Here's Cutler's advice to the Bears, who traded up a spot to take quarterback Mitchell Trubisky with the No. 2 pick in the 2017 NFL Draft.

"If it's going downhill, I don't really see any reason to play the kid," Cutler told ESPN Radio on Friday. "I'm sure there's going to be a lot of people calling for his name, because you draft him at No. 2 and draft him for a reason, and that's to play football and win games. But if you look at a lot of quarterbacks throughout this league, until you've got some people around you, some pieces around you, it's hard to win football games in this league as a quarterback. If it's going downhill, there's no way I'm playing him. For what? So he can go out there and take a beating and he can get off to a rough start as an NFL quarterback?"

The only way these remarks carry more weight is if Cutler made them while sitting next to David Carr, the man who endured 76 sacks as a rookie with the Texans back in 2002.

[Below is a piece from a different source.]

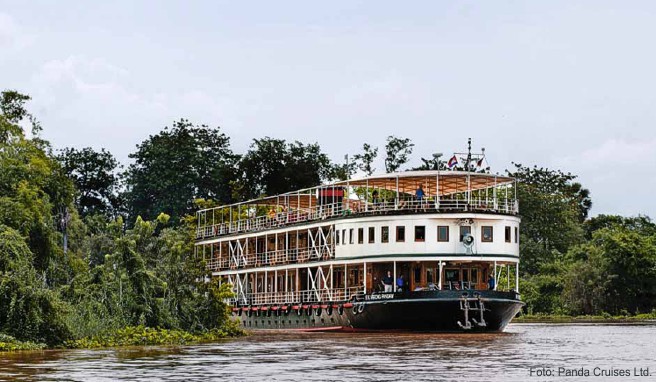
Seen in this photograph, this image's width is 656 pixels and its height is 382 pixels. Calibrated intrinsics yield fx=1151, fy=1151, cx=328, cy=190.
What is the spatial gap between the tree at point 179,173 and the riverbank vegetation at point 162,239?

Also not helping the "Start Trubisky now" continent: The Bears were on the wrong side of one of the most lopsided trades in recent draft history. This is one thing when a team is one player a way from a deep playoff run, and something else entirely when that same team is instead 10-15 players away. We'll let you guess where the Bears, who finished 3-13 a season ago, fall on that spectrum.

To move from No. 3 to No. 2, the Bears gave the 49ers the No. 3 overall pick, a third-round pick (67th overall) and a fourth-round pick (111th overall) in the 2017 draft, as well as a third-round pick in the 2018 draft. You could argue that the Bears had to make that deal to beat other teams that wanted Trubisky, but there appears to be little evidence any other teams were willing to give up that much to take the quarterback second overall.

If you're squinting for a silver lining, this will have to do: Even Trubisky concedes that Mike Glennon, signed this offseason to a three-year, $45 million deal, is the starter heading into 2017. How long that remains -- especially with coach John Fox already on the ol' hot seat -- is another matter.

In the meantime, mark your calendars; Cutler and his booth mates -- Kevin Burkhardt and Charles Davis -- will call the Titans-Bears preseason game on August 27.